Insieme con san Cipriano, le sante Perpetua e Felicita rientrano nel numero dei martiri più illustri della cristianità. Queste due spose e madri subirono il martirio sotto l’Imperatore Settimio Severo insieme a Saturo, Revocato, Saturnino, Secondino. Vibia Perpetua, un’aristocratica e colta matrona di 22 anni, sposa e mamma di un bambino, era con i suoi servi, compagni di martirio, originaria di Thuburbo Minus, antica città dell’Africa proconsolare, l’attuale Tebourba, in Tunisia, terra che nel III secolo era tappezzata di chiese, come risulta dalle mappe storiche, tanto che qui sorsero tre Papi: Vittore I (189-199), Milziade (311-314), Gelasio I (492-496).

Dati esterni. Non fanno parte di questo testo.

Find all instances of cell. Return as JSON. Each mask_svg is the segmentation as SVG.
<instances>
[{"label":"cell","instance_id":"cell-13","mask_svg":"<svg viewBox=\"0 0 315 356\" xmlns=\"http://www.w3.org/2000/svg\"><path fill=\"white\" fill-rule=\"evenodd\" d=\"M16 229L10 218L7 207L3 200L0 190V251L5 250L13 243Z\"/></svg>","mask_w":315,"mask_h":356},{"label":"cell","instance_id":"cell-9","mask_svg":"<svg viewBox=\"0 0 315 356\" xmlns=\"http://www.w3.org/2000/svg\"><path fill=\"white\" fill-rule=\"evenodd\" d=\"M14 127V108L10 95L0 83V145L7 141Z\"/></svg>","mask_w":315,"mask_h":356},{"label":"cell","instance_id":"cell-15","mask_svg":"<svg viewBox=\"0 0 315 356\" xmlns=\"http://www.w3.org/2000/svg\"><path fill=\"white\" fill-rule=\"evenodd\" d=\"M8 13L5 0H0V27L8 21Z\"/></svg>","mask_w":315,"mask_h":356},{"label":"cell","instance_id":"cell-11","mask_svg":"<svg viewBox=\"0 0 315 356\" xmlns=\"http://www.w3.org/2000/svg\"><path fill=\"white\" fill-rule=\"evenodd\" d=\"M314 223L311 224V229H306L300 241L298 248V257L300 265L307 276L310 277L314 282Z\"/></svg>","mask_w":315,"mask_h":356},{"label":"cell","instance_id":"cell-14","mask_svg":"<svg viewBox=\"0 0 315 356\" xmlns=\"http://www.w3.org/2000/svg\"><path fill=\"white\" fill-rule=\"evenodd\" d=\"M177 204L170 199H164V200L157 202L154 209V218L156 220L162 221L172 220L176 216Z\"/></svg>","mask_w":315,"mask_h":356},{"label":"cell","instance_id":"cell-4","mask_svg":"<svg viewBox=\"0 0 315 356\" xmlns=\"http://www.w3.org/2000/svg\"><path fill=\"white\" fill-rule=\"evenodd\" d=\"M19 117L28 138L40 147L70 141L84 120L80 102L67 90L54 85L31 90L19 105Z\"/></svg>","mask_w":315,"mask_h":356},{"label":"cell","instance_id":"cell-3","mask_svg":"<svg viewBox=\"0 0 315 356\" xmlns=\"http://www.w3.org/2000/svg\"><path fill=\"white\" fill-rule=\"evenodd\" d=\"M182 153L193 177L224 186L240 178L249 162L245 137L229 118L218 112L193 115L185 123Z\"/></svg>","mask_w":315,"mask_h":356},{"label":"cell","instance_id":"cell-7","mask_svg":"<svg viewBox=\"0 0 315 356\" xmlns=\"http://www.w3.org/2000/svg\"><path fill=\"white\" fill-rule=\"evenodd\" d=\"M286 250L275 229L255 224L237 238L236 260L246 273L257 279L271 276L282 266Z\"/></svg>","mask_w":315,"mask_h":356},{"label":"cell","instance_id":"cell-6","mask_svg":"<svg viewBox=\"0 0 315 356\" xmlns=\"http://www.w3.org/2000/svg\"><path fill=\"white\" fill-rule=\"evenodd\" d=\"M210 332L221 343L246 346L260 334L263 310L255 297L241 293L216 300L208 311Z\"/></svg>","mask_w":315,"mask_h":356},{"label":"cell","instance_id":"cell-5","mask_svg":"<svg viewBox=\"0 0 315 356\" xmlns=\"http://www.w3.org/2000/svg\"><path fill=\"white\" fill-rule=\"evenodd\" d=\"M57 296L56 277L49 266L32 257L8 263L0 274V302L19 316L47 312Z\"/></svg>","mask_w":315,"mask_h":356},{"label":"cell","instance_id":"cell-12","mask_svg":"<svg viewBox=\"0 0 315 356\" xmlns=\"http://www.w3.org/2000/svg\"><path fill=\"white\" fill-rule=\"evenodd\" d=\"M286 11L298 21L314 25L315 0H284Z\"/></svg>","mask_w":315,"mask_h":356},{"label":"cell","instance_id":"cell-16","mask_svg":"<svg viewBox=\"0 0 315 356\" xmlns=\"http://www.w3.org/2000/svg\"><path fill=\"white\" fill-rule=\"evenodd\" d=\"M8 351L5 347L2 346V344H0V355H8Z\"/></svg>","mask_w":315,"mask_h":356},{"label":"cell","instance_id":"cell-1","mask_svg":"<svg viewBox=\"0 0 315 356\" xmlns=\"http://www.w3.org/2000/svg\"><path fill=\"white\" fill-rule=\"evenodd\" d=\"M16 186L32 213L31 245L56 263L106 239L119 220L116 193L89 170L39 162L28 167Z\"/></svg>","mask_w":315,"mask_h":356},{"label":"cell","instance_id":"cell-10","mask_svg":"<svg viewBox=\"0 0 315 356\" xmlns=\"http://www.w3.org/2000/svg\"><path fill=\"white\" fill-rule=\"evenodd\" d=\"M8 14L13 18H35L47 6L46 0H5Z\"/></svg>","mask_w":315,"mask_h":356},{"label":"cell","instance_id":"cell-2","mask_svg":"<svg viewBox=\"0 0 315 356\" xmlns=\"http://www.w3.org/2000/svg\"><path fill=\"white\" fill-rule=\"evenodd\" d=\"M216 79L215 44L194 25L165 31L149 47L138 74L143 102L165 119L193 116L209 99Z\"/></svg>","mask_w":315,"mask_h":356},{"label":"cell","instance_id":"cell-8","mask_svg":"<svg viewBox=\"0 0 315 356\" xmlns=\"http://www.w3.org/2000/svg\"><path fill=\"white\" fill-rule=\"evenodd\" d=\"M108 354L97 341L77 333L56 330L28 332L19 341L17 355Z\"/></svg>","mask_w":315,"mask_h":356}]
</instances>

L’anniversario del loro martirio è ricordato nella Depositio martyrum, calendario romano del IV secolo. Tracce della devozione le ritroviamo su di un sarcofago di Bureba (Spagna, metà del IV secolo); inoltre nel corteo trionfale dei martiri presente in Sant’Apollinare Nuovo a Ravenna e nella basilica di Parenzo (città situata sulla costa occidentale della penisola istriana, IV secolo). Infine, i nomi di tutti i membri del gruppo dei martiri compaiono nel Martirologio geronimiano. La prigionia, i preliminari del martirio e il martirio stesso sono narrati nella Passio che viene considerata l’archetipo delle passioni dei martiri cristiani.

Il coraggio che il Signore diede a Perpetua fu lo stesso che elargì a Felicita, la quale, mentre era nel travaglio del parto, rispose ad un inserviente del carcere che le chiedeva che cosa avrebbe fatto di fronte alle fiere se già adesso lamentava il dolore delle doglie: «Ora sono io a soffrire ciò che soffro; là invece ci sarà in me un altro che soffrirà per me perché anch’io soffrirò per lui» (§ 15,6).

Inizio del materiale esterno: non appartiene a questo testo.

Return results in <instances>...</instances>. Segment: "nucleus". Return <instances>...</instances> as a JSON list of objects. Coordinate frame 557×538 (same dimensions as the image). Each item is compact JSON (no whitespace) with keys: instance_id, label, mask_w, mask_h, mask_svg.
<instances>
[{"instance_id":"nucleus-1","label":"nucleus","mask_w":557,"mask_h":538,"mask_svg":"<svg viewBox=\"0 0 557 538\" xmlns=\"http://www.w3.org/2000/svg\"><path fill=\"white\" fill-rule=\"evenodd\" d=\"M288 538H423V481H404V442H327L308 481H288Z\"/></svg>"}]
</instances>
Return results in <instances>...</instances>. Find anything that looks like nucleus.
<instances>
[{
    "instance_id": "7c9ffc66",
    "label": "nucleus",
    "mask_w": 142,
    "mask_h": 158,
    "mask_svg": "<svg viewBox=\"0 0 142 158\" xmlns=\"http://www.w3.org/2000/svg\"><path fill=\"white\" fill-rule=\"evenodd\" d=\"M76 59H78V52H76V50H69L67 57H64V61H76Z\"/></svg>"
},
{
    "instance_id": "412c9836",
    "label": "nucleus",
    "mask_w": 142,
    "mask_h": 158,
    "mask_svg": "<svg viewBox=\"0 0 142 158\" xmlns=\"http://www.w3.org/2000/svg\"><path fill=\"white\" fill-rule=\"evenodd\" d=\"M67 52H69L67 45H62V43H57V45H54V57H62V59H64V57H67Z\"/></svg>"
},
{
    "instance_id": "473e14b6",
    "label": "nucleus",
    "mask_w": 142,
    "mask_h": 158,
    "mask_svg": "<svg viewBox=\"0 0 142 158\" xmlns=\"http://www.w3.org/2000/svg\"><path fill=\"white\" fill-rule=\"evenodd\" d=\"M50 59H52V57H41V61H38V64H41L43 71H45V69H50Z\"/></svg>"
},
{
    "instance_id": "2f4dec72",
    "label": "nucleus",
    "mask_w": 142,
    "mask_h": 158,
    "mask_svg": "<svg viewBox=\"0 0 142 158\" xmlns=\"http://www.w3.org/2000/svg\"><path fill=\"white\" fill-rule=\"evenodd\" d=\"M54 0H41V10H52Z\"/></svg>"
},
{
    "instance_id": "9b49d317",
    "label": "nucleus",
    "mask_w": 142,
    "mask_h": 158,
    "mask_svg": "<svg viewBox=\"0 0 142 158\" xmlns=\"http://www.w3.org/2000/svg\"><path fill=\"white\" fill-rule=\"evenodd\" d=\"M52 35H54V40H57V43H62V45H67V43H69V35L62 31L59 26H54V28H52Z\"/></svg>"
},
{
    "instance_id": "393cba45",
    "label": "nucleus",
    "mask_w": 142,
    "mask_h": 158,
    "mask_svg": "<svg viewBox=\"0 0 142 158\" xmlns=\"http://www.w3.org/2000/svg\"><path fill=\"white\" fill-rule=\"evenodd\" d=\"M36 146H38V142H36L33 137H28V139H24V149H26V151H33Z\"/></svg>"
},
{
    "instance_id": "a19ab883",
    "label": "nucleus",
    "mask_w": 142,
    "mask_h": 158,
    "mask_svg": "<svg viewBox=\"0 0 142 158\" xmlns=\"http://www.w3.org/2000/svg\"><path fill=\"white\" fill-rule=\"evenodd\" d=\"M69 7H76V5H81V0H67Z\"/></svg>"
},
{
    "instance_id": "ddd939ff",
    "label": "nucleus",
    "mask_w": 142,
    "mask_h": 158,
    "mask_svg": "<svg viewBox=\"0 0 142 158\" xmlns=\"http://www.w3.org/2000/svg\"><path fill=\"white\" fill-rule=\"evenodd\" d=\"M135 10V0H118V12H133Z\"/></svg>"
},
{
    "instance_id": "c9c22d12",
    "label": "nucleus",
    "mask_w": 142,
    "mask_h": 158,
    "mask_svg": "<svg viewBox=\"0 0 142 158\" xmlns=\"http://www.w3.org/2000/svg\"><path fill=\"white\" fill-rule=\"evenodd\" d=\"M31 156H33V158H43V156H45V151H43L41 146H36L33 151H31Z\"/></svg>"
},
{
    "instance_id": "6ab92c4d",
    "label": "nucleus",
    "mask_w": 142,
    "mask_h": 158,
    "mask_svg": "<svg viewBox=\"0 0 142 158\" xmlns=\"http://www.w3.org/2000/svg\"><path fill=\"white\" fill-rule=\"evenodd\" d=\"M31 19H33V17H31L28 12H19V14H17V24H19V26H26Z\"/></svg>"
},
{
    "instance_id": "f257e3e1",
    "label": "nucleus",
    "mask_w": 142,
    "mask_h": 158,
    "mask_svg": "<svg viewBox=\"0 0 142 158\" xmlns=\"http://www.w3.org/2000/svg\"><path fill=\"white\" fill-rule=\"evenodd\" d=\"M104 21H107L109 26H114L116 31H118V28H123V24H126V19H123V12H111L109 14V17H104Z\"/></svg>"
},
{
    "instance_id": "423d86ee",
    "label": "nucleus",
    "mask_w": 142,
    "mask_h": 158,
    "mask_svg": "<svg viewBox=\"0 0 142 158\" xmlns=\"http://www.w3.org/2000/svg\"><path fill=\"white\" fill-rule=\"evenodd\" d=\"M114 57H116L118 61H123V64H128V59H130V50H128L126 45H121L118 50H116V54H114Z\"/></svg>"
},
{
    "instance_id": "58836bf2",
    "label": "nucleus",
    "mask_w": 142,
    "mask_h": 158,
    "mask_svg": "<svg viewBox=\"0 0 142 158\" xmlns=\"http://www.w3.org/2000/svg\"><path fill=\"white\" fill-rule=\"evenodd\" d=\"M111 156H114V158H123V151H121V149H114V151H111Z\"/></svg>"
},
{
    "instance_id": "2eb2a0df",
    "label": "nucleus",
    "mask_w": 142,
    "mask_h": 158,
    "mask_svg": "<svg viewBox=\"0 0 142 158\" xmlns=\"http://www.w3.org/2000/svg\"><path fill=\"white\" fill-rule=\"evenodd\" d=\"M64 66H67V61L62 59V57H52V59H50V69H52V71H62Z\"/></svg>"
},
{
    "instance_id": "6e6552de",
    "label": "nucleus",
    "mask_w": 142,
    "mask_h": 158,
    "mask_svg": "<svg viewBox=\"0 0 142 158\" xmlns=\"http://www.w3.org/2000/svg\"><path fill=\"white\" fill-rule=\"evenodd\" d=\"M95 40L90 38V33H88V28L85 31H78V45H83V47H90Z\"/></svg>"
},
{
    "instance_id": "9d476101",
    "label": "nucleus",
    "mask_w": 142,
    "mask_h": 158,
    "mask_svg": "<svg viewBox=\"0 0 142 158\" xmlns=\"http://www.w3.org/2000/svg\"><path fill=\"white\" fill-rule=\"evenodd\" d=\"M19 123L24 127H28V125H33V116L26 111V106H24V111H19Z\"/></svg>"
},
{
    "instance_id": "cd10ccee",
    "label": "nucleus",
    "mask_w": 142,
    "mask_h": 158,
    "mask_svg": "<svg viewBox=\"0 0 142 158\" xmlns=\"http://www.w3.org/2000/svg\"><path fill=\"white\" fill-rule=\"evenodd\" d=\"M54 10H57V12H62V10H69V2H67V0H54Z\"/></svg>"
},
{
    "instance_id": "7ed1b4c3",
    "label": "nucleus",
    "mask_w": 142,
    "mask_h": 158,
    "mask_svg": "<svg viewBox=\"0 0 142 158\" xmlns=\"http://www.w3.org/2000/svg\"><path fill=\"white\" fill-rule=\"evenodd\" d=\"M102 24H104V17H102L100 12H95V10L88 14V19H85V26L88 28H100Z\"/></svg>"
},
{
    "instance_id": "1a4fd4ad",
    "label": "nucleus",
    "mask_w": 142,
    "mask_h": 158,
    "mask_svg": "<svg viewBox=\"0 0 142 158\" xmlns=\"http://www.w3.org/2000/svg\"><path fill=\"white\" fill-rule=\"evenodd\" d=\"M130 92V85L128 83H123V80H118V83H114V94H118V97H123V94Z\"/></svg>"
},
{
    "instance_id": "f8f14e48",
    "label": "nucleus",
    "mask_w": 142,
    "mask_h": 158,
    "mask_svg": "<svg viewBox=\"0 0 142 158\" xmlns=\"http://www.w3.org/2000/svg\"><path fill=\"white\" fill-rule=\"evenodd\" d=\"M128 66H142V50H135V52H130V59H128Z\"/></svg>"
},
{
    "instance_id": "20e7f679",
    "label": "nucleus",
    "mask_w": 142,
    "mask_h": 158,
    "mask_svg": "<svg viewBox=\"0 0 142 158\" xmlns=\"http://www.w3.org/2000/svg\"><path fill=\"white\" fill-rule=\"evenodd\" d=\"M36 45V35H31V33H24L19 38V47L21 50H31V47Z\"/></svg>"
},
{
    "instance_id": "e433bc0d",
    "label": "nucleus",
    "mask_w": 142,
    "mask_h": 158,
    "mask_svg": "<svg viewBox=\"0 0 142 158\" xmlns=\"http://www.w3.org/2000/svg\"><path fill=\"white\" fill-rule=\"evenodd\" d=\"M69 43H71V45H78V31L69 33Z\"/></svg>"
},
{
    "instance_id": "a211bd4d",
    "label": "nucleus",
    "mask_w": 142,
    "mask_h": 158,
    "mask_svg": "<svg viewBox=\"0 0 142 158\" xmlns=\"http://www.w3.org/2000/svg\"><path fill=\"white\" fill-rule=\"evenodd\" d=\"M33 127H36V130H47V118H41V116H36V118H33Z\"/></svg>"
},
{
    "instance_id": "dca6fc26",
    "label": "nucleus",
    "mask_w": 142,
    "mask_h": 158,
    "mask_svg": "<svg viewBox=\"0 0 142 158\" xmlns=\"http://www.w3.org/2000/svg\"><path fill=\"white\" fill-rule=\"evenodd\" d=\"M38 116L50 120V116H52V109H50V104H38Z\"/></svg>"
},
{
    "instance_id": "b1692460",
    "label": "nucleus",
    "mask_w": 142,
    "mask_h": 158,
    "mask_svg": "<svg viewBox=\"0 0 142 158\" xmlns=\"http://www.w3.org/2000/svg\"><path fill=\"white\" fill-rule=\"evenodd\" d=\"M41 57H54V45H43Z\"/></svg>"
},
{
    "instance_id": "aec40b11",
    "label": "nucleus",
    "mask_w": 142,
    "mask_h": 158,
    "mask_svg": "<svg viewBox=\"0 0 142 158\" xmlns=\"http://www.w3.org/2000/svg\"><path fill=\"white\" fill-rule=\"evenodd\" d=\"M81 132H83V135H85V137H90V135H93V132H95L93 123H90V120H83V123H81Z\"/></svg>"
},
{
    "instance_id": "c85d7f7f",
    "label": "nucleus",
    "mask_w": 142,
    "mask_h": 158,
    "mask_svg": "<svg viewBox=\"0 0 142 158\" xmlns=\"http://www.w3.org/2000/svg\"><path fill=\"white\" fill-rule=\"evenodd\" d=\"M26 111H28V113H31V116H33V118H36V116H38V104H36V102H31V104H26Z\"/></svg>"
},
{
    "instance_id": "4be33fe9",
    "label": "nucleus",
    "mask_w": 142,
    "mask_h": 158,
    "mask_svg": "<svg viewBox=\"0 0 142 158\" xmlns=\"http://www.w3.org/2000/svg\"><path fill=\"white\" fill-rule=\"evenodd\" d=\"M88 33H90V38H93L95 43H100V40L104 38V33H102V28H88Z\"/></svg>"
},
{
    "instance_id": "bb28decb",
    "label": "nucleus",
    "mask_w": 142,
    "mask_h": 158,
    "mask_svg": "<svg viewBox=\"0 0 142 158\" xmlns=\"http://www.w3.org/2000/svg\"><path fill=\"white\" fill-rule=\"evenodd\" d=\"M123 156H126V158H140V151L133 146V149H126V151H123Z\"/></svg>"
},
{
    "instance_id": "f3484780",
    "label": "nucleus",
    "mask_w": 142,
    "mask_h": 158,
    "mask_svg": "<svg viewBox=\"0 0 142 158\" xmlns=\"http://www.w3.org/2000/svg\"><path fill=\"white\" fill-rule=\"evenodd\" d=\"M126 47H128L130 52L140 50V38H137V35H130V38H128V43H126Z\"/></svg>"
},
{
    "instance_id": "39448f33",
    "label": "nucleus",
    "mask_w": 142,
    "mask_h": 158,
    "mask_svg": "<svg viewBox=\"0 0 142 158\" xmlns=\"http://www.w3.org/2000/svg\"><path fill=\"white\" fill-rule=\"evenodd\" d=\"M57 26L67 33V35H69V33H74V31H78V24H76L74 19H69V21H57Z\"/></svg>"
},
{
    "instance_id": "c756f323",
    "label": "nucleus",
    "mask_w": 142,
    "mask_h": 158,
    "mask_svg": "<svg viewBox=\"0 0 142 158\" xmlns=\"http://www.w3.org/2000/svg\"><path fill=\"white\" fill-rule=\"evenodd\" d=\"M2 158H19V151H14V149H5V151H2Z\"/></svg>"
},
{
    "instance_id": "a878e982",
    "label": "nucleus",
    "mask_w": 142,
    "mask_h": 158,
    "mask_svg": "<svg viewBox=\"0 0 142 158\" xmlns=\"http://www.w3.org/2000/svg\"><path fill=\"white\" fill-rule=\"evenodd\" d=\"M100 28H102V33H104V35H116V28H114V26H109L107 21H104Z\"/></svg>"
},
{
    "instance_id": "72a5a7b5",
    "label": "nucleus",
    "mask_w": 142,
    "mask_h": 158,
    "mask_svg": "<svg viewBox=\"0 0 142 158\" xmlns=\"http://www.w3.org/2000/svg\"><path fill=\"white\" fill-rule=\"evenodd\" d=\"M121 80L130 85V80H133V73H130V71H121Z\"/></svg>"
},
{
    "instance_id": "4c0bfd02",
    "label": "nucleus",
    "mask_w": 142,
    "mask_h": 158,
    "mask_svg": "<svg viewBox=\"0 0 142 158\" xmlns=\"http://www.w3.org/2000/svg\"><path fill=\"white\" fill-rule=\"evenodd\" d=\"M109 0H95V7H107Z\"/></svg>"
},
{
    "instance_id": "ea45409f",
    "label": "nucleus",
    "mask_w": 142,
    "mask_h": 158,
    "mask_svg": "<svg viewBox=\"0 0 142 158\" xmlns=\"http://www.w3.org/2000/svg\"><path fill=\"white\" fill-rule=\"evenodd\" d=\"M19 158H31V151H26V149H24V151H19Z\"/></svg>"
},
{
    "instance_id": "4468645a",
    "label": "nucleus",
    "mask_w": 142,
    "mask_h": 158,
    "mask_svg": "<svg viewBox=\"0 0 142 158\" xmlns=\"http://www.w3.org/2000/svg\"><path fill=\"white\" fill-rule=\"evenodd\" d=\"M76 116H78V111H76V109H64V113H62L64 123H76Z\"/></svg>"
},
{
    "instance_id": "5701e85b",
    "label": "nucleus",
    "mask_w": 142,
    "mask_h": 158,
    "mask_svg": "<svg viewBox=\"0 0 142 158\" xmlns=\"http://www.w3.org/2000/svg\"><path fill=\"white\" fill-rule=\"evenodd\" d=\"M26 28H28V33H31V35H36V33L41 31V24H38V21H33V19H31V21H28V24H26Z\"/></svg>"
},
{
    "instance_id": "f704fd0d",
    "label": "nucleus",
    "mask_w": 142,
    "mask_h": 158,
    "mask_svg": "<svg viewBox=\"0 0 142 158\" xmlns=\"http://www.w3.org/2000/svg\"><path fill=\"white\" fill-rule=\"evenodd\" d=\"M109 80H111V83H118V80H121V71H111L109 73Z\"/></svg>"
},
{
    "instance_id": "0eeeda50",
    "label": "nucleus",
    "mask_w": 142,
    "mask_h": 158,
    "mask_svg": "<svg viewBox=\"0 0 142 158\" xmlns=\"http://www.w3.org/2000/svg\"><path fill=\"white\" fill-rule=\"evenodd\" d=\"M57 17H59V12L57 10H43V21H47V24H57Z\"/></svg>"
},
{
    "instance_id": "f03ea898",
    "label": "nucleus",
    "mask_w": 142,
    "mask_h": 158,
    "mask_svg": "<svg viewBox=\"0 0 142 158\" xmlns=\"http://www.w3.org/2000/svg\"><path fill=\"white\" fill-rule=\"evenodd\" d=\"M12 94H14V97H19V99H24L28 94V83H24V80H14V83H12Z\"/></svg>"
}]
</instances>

Alcuni interpreti modernisti della «questione femminile» all’interno della Chiesa hanno tentato di leggere la Passio di Perpetua e Felicita in chiave femminista ed è proprio questo insano approccio ad aver aperto le porte a coloro che vedono blasfemicamente in loro le protettrici delle lesbiche. Nobildonna la prima e domestica la seconda, si ritrovarono sorelle in Cristo, sorelle di chi condivise la stessa sorte, consumando il sacrificio d’amore per Lui, ma anche sorelle di chi rimase in vita per testimoniare nel tempo il loro martirio e, dunque, Sorelle Nostre.